Mechanical Engineering 203: Nanoscale Processing of Materials

My signature graduate elective surveys sub-micrometer pattern-transfer techniques with applications in semiconductor manufacturing, data storage, photonics, and surface engineering. Lectures introduce the optical and mechanical principles underlying a spectrum of candidate lithography techniques, and show extensive examples of industrial applications. Students read journal papers in the field, write "peer reviews" of these papers, and then discuss their reviews in class. The course culminates in team projects, for which students are invited to propose a new lithography process, to model and simulate an under-studied phenomenon in an existing process, or to survey the state of the art in a particular area of lithography. A syllabus is available here. I previously offered this course as Mechanical Engineering 290R: Topics in Manufacturing: Lithography.

Other activities

My other teaching activities have included developing, with video producer Loi Almeron, a video-based orientation on lathe turning to streamline training in the Mechanical Engineering Student Access Machine Shop. This project was funded with a UC Berkeley Instructional Improvement Grant.
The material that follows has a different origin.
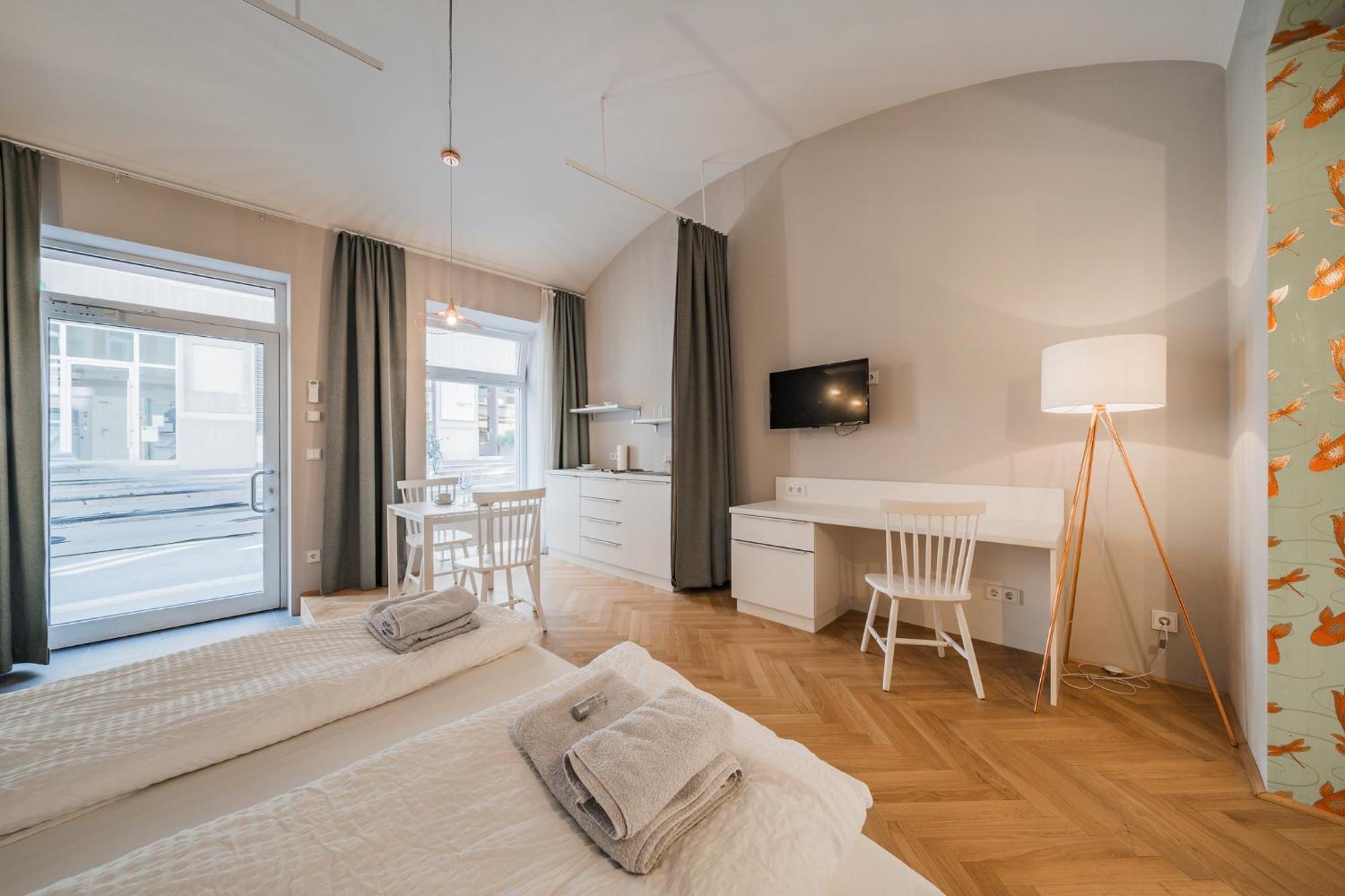 Easy Flat City Living Βιέννη Δωμάτιο φωτογραφία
Courses served as teaching assistant at MIT

Control of Manufacturing Processes (Spring 2008). I was the graduate teaching assistant for this graduate-level elective class. Class materials available from MIT's OpenCourseWare website.

Micro-and Nano-Fabrication Laboratory (Fall 2006). I was graduate teaching assistant for this class. I devised new data analysis procedures for the microelectromechanical systems (MEMS) and microfluidics laboratories, and enhanced the student manual for the microelectronics laboratory.

Quantitative Physiology: Cells and Tissues (Fall 2007). I was graduate teaching assistant for this class. Class materials from an earlier term (for which I was not a teaching assistant) are available from MIT's OpenCourseWare website.